= REQUIREMENT =
From the page below on the Free Software Foundation's Windows 7 campaign, copy word for word the passage that begins with "1) This campaign" and ends with "government agencies, obviously.".

= DOCUMENT EXTRACT =
Attempting to run before you can crawl
Rather than campaigning to replace the OS, FSF should just encourage businesses to plan for the future, take steps today that give the option of escaping Windows at some future date.
The Free Software Foundation's Windows 7 sins campaign goes global next week, with letters to 500 of the world's charities and non-governmental organizations. Letters will encourage organizations to use the introduction of Windows 7 by Microsoft in October as an opportunity to review their use of Windows and evaluate open- …
I sense this story will lead to another 150+ messages mud-slinging war. Well, let's go !
1) This campaign is silly ; not because of the message, but because of the targets choice : F500 companies first is stupid, because I'm sure even Microsoft runs some linux distros somewhere, just to be aware of the competition. Others likely do too. The ball is already in their hands, and if they were likely to switch, that would be already done. NGOs and Edu 2nd is even sillier if possible, in the optic of fund raising, for those "non-economical" groups are unlikely to spill cash in support of another cause than their own. The prime targets for a switching / primary adoption of linux and FOSS are SMBs and government agencies, obviously.

= DATA EXCERPTS =
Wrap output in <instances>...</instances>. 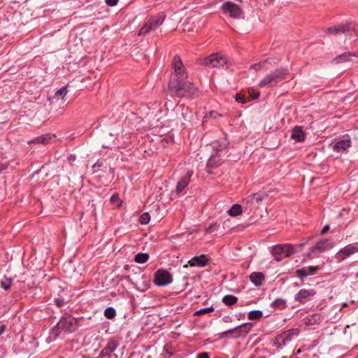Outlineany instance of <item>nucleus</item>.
Masks as SVG:
<instances>
[{"label": "nucleus", "mask_w": 358, "mask_h": 358, "mask_svg": "<svg viewBox=\"0 0 358 358\" xmlns=\"http://www.w3.org/2000/svg\"><path fill=\"white\" fill-rule=\"evenodd\" d=\"M169 87L174 94L179 97H189L198 92V89L187 80L172 79L169 82Z\"/></svg>", "instance_id": "nucleus-1"}, {"label": "nucleus", "mask_w": 358, "mask_h": 358, "mask_svg": "<svg viewBox=\"0 0 358 358\" xmlns=\"http://www.w3.org/2000/svg\"><path fill=\"white\" fill-rule=\"evenodd\" d=\"M288 73L289 70L287 68L275 69V71L264 76L259 82L258 86L259 87H273L280 82L285 80L287 78Z\"/></svg>", "instance_id": "nucleus-2"}, {"label": "nucleus", "mask_w": 358, "mask_h": 358, "mask_svg": "<svg viewBox=\"0 0 358 358\" xmlns=\"http://www.w3.org/2000/svg\"><path fill=\"white\" fill-rule=\"evenodd\" d=\"M201 63L204 66L215 68L228 69L231 65L227 57L219 53H214L204 58Z\"/></svg>", "instance_id": "nucleus-3"}, {"label": "nucleus", "mask_w": 358, "mask_h": 358, "mask_svg": "<svg viewBox=\"0 0 358 358\" xmlns=\"http://www.w3.org/2000/svg\"><path fill=\"white\" fill-rule=\"evenodd\" d=\"M166 18L164 13H159L151 17L149 20L141 28L138 35H145L151 31H154L161 26Z\"/></svg>", "instance_id": "nucleus-4"}, {"label": "nucleus", "mask_w": 358, "mask_h": 358, "mask_svg": "<svg viewBox=\"0 0 358 358\" xmlns=\"http://www.w3.org/2000/svg\"><path fill=\"white\" fill-rule=\"evenodd\" d=\"M294 252V248L289 244L276 245L271 250L273 256L278 262L281 261L283 258L291 256Z\"/></svg>", "instance_id": "nucleus-5"}, {"label": "nucleus", "mask_w": 358, "mask_h": 358, "mask_svg": "<svg viewBox=\"0 0 358 358\" xmlns=\"http://www.w3.org/2000/svg\"><path fill=\"white\" fill-rule=\"evenodd\" d=\"M172 68L174 71V80H187V73L185 71V66L183 65L181 58L179 55H176L173 57L172 62Z\"/></svg>", "instance_id": "nucleus-6"}, {"label": "nucleus", "mask_w": 358, "mask_h": 358, "mask_svg": "<svg viewBox=\"0 0 358 358\" xmlns=\"http://www.w3.org/2000/svg\"><path fill=\"white\" fill-rule=\"evenodd\" d=\"M334 247V243L327 238L321 239L315 245L310 248V252L308 255L310 259L313 258L312 255H317L323 253Z\"/></svg>", "instance_id": "nucleus-7"}, {"label": "nucleus", "mask_w": 358, "mask_h": 358, "mask_svg": "<svg viewBox=\"0 0 358 358\" xmlns=\"http://www.w3.org/2000/svg\"><path fill=\"white\" fill-rule=\"evenodd\" d=\"M358 252V242L350 243L341 248L335 255L337 262H341L350 256Z\"/></svg>", "instance_id": "nucleus-8"}, {"label": "nucleus", "mask_w": 358, "mask_h": 358, "mask_svg": "<svg viewBox=\"0 0 358 358\" xmlns=\"http://www.w3.org/2000/svg\"><path fill=\"white\" fill-rule=\"evenodd\" d=\"M154 282L158 286H166L173 281L171 273L166 269H158L154 274Z\"/></svg>", "instance_id": "nucleus-9"}, {"label": "nucleus", "mask_w": 358, "mask_h": 358, "mask_svg": "<svg viewBox=\"0 0 358 358\" xmlns=\"http://www.w3.org/2000/svg\"><path fill=\"white\" fill-rule=\"evenodd\" d=\"M224 13L228 14L231 17L238 19L242 17L243 12L236 3L231 1H227L222 6Z\"/></svg>", "instance_id": "nucleus-10"}, {"label": "nucleus", "mask_w": 358, "mask_h": 358, "mask_svg": "<svg viewBox=\"0 0 358 358\" xmlns=\"http://www.w3.org/2000/svg\"><path fill=\"white\" fill-rule=\"evenodd\" d=\"M320 269V266H304L295 271V275L301 280H304L309 275H315Z\"/></svg>", "instance_id": "nucleus-11"}, {"label": "nucleus", "mask_w": 358, "mask_h": 358, "mask_svg": "<svg viewBox=\"0 0 358 358\" xmlns=\"http://www.w3.org/2000/svg\"><path fill=\"white\" fill-rule=\"evenodd\" d=\"M355 27L352 23L339 24L327 29L326 32L331 34H339L354 30Z\"/></svg>", "instance_id": "nucleus-12"}, {"label": "nucleus", "mask_w": 358, "mask_h": 358, "mask_svg": "<svg viewBox=\"0 0 358 358\" xmlns=\"http://www.w3.org/2000/svg\"><path fill=\"white\" fill-rule=\"evenodd\" d=\"M315 294L316 292L313 289H302L294 296V300L304 304Z\"/></svg>", "instance_id": "nucleus-13"}, {"label": "nucleus", "mask_w": 358, "mask_h": 358, "mask_svg": "<svg viewBox=\"0 0 358 358\" xmlns=\"http://www.w3.org/2000/svg\"><path fill=\"white\" fill-rule=\"evenodd\" d=\"M59 327L66 332H72L76 329V320L70 316L66 317L59 321Z\"/></svg>", "instance_id": "nucleus-14"}, {"label": "nucleus", "mask_w": 358, "mask_h": 358, "mask_svg": "<svg viewBox=\"0 0 358 358\" xmlns=\"http://www.w3.org/2000/svg\"><path fill=\"white\" fill-rule=\"evenodd\" d=\"M334 61L337 64L343 62L358 63V55L345 52L334 58Z\"/></svg>", "instance_id": "nucleus-15"}, {"label": "nucleus", "mask_w": 358, "mask_h": 358, "mask_svg": "<svg viewBox=\"0 0 358 358\" xmlns=\"http://www.w3.org/2000/svg\"><path fill=\"white\" fill-rule=\"evenodd\" d=\"M253 325L251 322L243 323L236 327V335H233L232 338H238L248 334L252 329Z\"/></svg>", "instance_id": "nucleus-16"}, {"label": "nucleus", "mask_w": 358, "mask_h": 358, "mask_svg": "<svg viewBox=\"0 0 358 358\" xmlns=\"http://www.w3.org/2000/svg\"><path fill=\"white\" fill-rule=\"evenodd\" d=\"M208 262H209V259L205 255H201L200 256L194 257L188 262L189 264L191 266H200V267H203V266H206Z\"/></svg>", "instance_id": "nucleus-17"}, {"label": "nucleus", "mask_w": 358, "mask_h": 358, "mask_svg": "<svg viewBox=\"0 0 358 358\" xmlns=\"http://www.w3.org/2000/svg\"><path fill=\"white\" fill-rule=\"evenodd\" d=\"M192 174V171H188L185 176L180 179L176 185V192L178 193L181 192L189 185Z\"/></svg>", "instance_id": "nucleus-18"}, {"label": "nucleus", "mask_w": 358, "mask_h": 358, "mask_svg": "<svg viewBox=\"0 0 358 358\" xmlns=\"http://www.w3.org/2000/svg\"><path fill=\"white\" fill-rule=\"evenodd\" d=\"M351 145V141L349 137H347L343 140H341L336 142L334 146L333 149L336 152H344Z\"/></svg>", "instance_id": "nucleus-19"}, {"label": "nucleus", "mask_w": 358, "mask_h": 358, "mask_svg": "<svg viewBox=\"0 0 358 358\" xmlns=\"http://www.w3.org/2000/svg\"><path fill=\"white\" fill-rule=\"evenodd\" d=\"M118 344L115 341H110L107 345L103 348L100 353V357L110 356L117 348Z\"/></svg>", "instance_id": "nucleus-20"}, {"label": "nucleus", "mask_w": 358, "mask_h": 358, "mask_svg": "<svg viewBox=\"0 0 358 358\" xmlns=\"http://www.w3.org/2000/svg\"><path fill=\"white\" fill-rule=\"evenodd\" d=\"M291 138L297 142H302L305 139V133L302 127L296 126L292 130Z\"/></svg>", "instance_id": "nucleus-21"}, {"label": "nucleus", "mask_w": 358, "mask_h": 358, "mask_svg": "<svg viewBox=\"0 0 358 358\" xmlns=\"http://www.w3.org/2000/svg\"><path fill=\"white\" fill-rule=\"evenodd\" d=\"M53 137H55V136H51L49 134H45L33 138L32 140L29 141L28 143H40L43 145H46L50 143V141Z\"/></svg>", "instance_id": "nucleus-22"}, {"label": "nucleus", "mask_w": 358, "mask_h": 358, "mask_svg": "<svg viewBox=\"0 0 358 358\" xmlns=\"http://www.w3.org/2000/svg\"><path fill=\"white\" fill-rule=\"evenodd\" d=\"M250 279L255 285L259 286L264 280V275L261 272H253L250 274Z\"/></svg>", "instance_id": "nucleus-23"}, {"label": "nucleus", "mask_w": 358, "mask_h": 358, "mask_svg": "<svg viewBox=\"0 0 358 358\" xmlns=\"http://www.w3.org/2000/svg\"><path fill=\"white\" fill-rule=\"evenodd\" d=\"M62 327H59V322H57V325L54 327L50 331V335L47 338V342L51 343L54 341L57 336L59 335L61 332Z\"/></svg>", "instance_id": "nucleus-24"}, {"label": "nucleus", "mask_w": 358, "mask_h": 358, "mask_svg": "<svg viewBox=\"0 0 358 358\" xmlns=\"http://www.w3.org/2000/svg\"><path fill=\"white\" fill-rule=\"evenodd\" d=\"M242 213V207L241 205L236 203L234 204L228 210V214L231 217H236Z\"/></svg>", "instance_id": "nucleus-25"}, {"label": "nucleus", "mask_w": 358, "mask_h": 358, "mask_svg": "<svg viewBox=\"0 0 358 358\" xmlns=\"http://www.w3.org/2000/svg\"><path fill=\"white\" fill-rule=\"evenodd\" d=\"M222 301L228 306L235 304L238 301V298L234 295L228 294L223 296Z\"/></svg>", "instance_id": "nucleus-26"}, {"label": "nucleus", "mask_w": 358, "mask_h": 358, "mask_svg": "<svg viewBox=\"0 0 358 358\" xmlns=\"http://www.w3.org/2000/svg\"><path fill=\"white\" fill-rule=\"evenodd\" d=\"M269 62V59L263 60L259 63L254 64L250 66V69H253L256 71H261L262 69H267V64Z\"/></svg>", "instance_id": "nucleus-27"}, {"label": "nucleus", "mask_w": 358, "mask_h": 358, "mask_svg": "<svg viewBox=\"0 0 358 358\" xmlns=\"http://www.w3.org/2000/svg\"><path fill=\"white\" fill-rule=\"evenodd\" d=\"M220 162H221V158H220V155H212L209 158L207 165L209 167L213 168V167L218 166L220 164Z\"/></svg>", "instance_id": "nucleus-28"}, {"label": "nucleus", "mask_w": 358, "mask_h": 358, "mask_svg": "<svg viewBox=\"0 0 358 358\" xmlns=\"http://www.w3.org/2000/svg\"><path fill=\"white\" fill-rule=\"evenodd\" d=\"M149 259V255L147 253L139 252L136 255L134 260L136 263L143 264L145 263Z\"/></svg>", "instance_id": "nucleus-29"}, {"label": "nucleus", "mask_w": 358, "mask_h": 358, "mask_svg": "<svg viewBox=\"0 0 358 358\" xmlns=\"http://www.w3.org/2000/svg\"><path fill=\"white\" fill-rule=\"evenodd\" d=\"M263 315V313L259 310H251L248 313V318L250 320H259Z\"/></svg>", "instance_id": "nucleus-30"}, {"label": "nucleus", "mask_w": 358, "mask_h": 358, "mask_svg": "<svg viewBox=\"0 0 358 358\" xmlns=\"http://www.w3.org/2000/svg\"><path fill=\"white\" fill-rule=\"evenodd\" d=\"M116 315V311L113 307H108L104 310V316L108 319H113Z\"/></svg>", "instance_id": "nucleus-31"}, {"label": "nucleus", "mask_w": 358, "mask_h": 358, "mask_svg": "<svg viewBox=\"0 0 358 358\" xmlns=\"http://www.w3.org/2000/svg\"><path fill=\"white\" fill-rule=\"evenodd\" d=\"M273 306L280 309L285 308L286 307V301L282 299H277L273 302Z\"/></svg>", "instance_id": "nucleus-32"}, {"label": "nucleus", "mask_w": 358, "mask_h": 358, "mask_svg": "<svg viewBox=\"0 0 358 358\" xmlns=\"http://www.w3.org/2000/svg\"><path fill=\"white\" fill-rule=\"evenodd\" d=\"M219 117H222V115L219 113H217V111H215V110H211V111H209L208 113H207L206 114V115L204 116L203 119L205 121H207L208 119L209 118H213V119H216Z\"/></svg>", "instance_id": "nucleus-33"}, {"label": "nucleus", "mask_w": 358, "mask_h": 358, "mask_svg": "<svg viewBox=\"0 0 358 358\" xmlns=\"http://www.w3.org/2000/svg\"><path fill=\"white\" fill-rule=\"evenodd\" d=\"M214 310L215 309H214L213 306L201 308V309H199V310L196 311L194 313V315H201L203 314L211 313V312L214 311Z\"/></svg>", "instance_id": "nucleus-34"}, {"label": "nucleus", "mask_w": 358, "mask_h": 358, "mask_svg": "<svg viewBox=\"0 0 358 358\" xmlns=\"http://www.w3.org/2000/svg\"><path fill=\"white\" fill-rule=\"evenodd\" d=\"M150 220V214L148 213H144L141 215L139 222L142 224H146L149 222Z\"/></svg>", "instance_id": "nucleus-35"}, {"label": "nucleus", "mask_w": 358, "mask_h": 358, "mask_svg": "<svg viewBox=\"0 0 358 358\" xmlns=\"http://www.w3.org/2000/svg\"><path fill=\"white\" fill-rule=\"evenodd\" d=\"M229 334L231 335V336L233 335H236V327H234L233 329H231L226 331L222 332V334H220V336L222 338H224V337L228 336V335H229Z\"/></svg>", "instance_id": "nucleus-36"}, {"label": "nucleus", "mask_w": 358, "mask_h": 358, "mask_svg": "<svg viewBox=\"0 0 358 358\" xmlns=\"http://www.w3.org/2000/svg\"><path fill=\"white\" fill-rule=\"evenodd\" d=\"M67 92H68L67 86H64L56 92L55 96L59 95V96H62L64 97L67 94Z\"/></svg>", "instance_id": "nucleus-37"}, {"label": "nucleus", "mask_w": 358, "mask_h": 358, "mask_svg": "<svg viewBox=\"0 0 358 358\" xmlns=\"http://www.w3.org/2000/svg\"><path fill=\"white\" fill-rule=\"evenodd\" d=\"M1 287H3L5 290H8L10 288L11 281L10 280H7L6 281H1Z\"/></svg>", "instance_id": "nucleus-38"}, {"label": "nucleus", "mask_w": 358, "mask_h": 358, "mask_svg": "<svg viewBox=\"0 0 358 358\" xmlns=\"http://www.w3.org/2000/svg\"><path fill=\"white\" fill-rule=\"evenodd\" d=\"M235 99H236V101L239 103H245V99L244 96H243L240 94H237L235 96Z\"/></svg>", "instance_id": "nucleus-39"}, {"label": "nucleus", "mask_w": 358, "mask_h": 358, "mask_svg": "<svg viewBox=\"0 0 358 358\" xmlns=\"http://www.w3.org/2000/svg\"><path fill=\"white\" fill-rule=\"evenodd\" d=\"M106 3L110 6H114L117 5L118 0H105Z\"/></svg>", "instance_id": "nucleus-40"}, {"label": "nucleus", "mask_w": 358, "mask_h": 358, "mask_svg": "<svg viewBox=\"0 0 358 358\" xmlns=\"http://www.w3.org/2000/svg\"><path fill=\"white\" fill-rule=\"evenodd\" d=\"M222 321L225 323L232 322L233 318L230 315H225L222 317Z\"/></svg>", "instance_id": "nucleus-41"}, {"label": "nucleus", "mask_w": 358, "mask_h": 358, "mask_svg": "<svg viewBox=\"0 0 358 358\" xmlns=\"http://www.w3.org/2000/svg\"><path fill=\"white\" fill-rule=\"evenodd\" d=\"M55 303L58 307H60L64 304V300L63 299H55Z\"/></svg>", "instance_id": "nucleus-42"}, {"label": "nucleus", "mask_w": 358, "mask_h": 358, "mask_svg": "<svg viewBox=\"0 0 358 358\" xmlns=\"http://www.w3.org/2000/svg\"><path fill=\"white\" fill-rule=\"evenodd\" d=\"M197 358H209V355L208 352H203L199 354Z\"/></svg>", "instance_id": "nucleus-43"}, {"label": "nucleus", "mask_w": 358, "mask_h": 358, "mask_svg": "<svg viewBox=\"0 0 358 358\" xmlns=\"http://www.w3.org/2000/svg\"><path fill=\"white\" fill-rule=\"evenodd\" d=\"M103 165V162L101 161H97L93 166V169H95V168H99L101 167V166Z\"/></svg>", "instance_id": "nucleus-44"}, {"label": "nucleus", "mask_w": 358, "mask_h": 358, "mask_svg": "<svg viewBox=\"0 0 358 358\" xmlns=\"http://www.w3.org/2000/svg\"><path fill=\"white\" fill-rule=\"evenodd\" d=\"M329 229V225H325L323 229H322L321 231V234H325L326 232H327Z\"/></svg>", "instance_id": "nucleus-45"}, {"label": "nucleus", "mask_w": 358, "mask_h": 358, "mask_svg": "<svg viewBox=\"0 0 358 358\" xmlns=\"http://www.w3.org/2000/svg\"><path fill=\"white\" fill-rule=\"evenodd\" d=\"M6 329V327L5 324H2L0 326V336L5 332Z\"/></svg>", "instance_id": "nucleus-46"}, {"label": "nucleus", "mask_w": 358, "mask_h": 358, "mask_svg": "<svg viewBox=\"0 0 358 358\" xmlns=\"http://www.w3.org/2000/svg\"><path fill=\"white\" fill-rule=\"evenodd\" d=\"M254 199L257 201H262L263 198L259 196L257 194H254Z\"/></svg>", "instance_id": "nucleus-47"}, {"label": "nucleus", "mask_w": 358, "mask_h": 358, "mask_svg": "<svg viewBox=\"0 0 358 358\" xmlns=\"http://www.w3.org/2000/svg\"><path fill=\"white\" fill-rule=\"evenodd\" d=\"M252 96L254 99H256L259 96V92H255L253 94H252Z\"/></svg>", "instance_id": "nucleus-48"}, {"label": "nucleus", "mask_w": 358, "mask_h": 358, "mask_svg": "<svg viewBox=\"0 0 358 358\" xmlns=\"http://www.w3.org/2000/svg\"><path fill=\"white\" fill-rule=\"evenodd\" d=\"M213 227V224H210L209 227H208L206 229V232H210L211 231V229Z\"/></svg>", "instance_id": "nucleus-49"}, {"label": "nucleus", "mask_w": 358, "mask_h": 358, "mask_svg": "<svg viewBox=\"0 0 358 358\" xmlns=\"http://www.w3.org/2000/svg\"><path fill=\"white\" fill-rule=\"evenodd\" d=\"M117 199V196L114 194V195H113V196H111V198H110V201H111L112 202H114Z\"/></svg>", "instance_id": "nucleus-50"}, {"label": "nucleus", "mask_w": 358, "mask_h": 358, "mask_svg": "<svg viewBox=\"0 0 358 358\" xmlns=\"http://www.w3.org/2000/svg\"><path fill=\"white\" fill-rule=\"evenodd\" d=\"M6 167H7V166H6V165H3V166H2V168H1V170H4V169H6Z\"/></svg>", "instance_id": "nucleus-51"}, {"label": "nucleus", "mask_w": 358, "mask_h": 358, "mask_svg": "<svg viewBox=\"0 0 358 358\" xmlns=\"http://www.w3.org/2000/svg\"><path fill=\"white\" fill-rule=\"evenodd\" d=\"M224 147H225V145H220V148H221L220 149L222 150V149H223Z\"/></svg>", "instance_id": "nucleus-52"}, {"label": "nucleus", "mask_w": 358, "mask_h": 358, "mask_svg": "<svg viewBox=\"0 0 358 358\" xmlns=\"http://www.w3.org/2000/svg\"><path fill=\"white\" fill-rule=\"evenodd\" d=\"M48 100H49L50 101H52V98H48Z\"/></svg>", "instance_id": "nucleus-53"}, {"label": "nucleus", "mask_w": 358, "mask_h": 358, "mask_svg": "<svg viewBox=\"0 0 358 358\" xmlns=\"http://www.w3.org/2000/svg\"><path fill=\"white\" fill-rule=\"evenodd\" d=\"M357 275H358V272H357Z\"/></svg>", "instance_id": "nucleus-54"}]
</instances>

= WRITTEN ANSWER =
1) This campaign is silly ; not because of the message, but because of the targets choice : F500 companies first is stupid, because I'm sure even Microsoft runs some linux distros somewhere, just to be aware of the competition. Others likely do too. The ball is already in their hands, and if they were likely to switch, that would be already done. NGOs and Edu 2nd is even sillier if possible, in the optic of fund raising, for those "non-economical" groups are unlikely to spill cash in support of another cause than their own. The prime targets for a switching / primary adoption of linux and FOSS are SMBs and government agencies, obviously.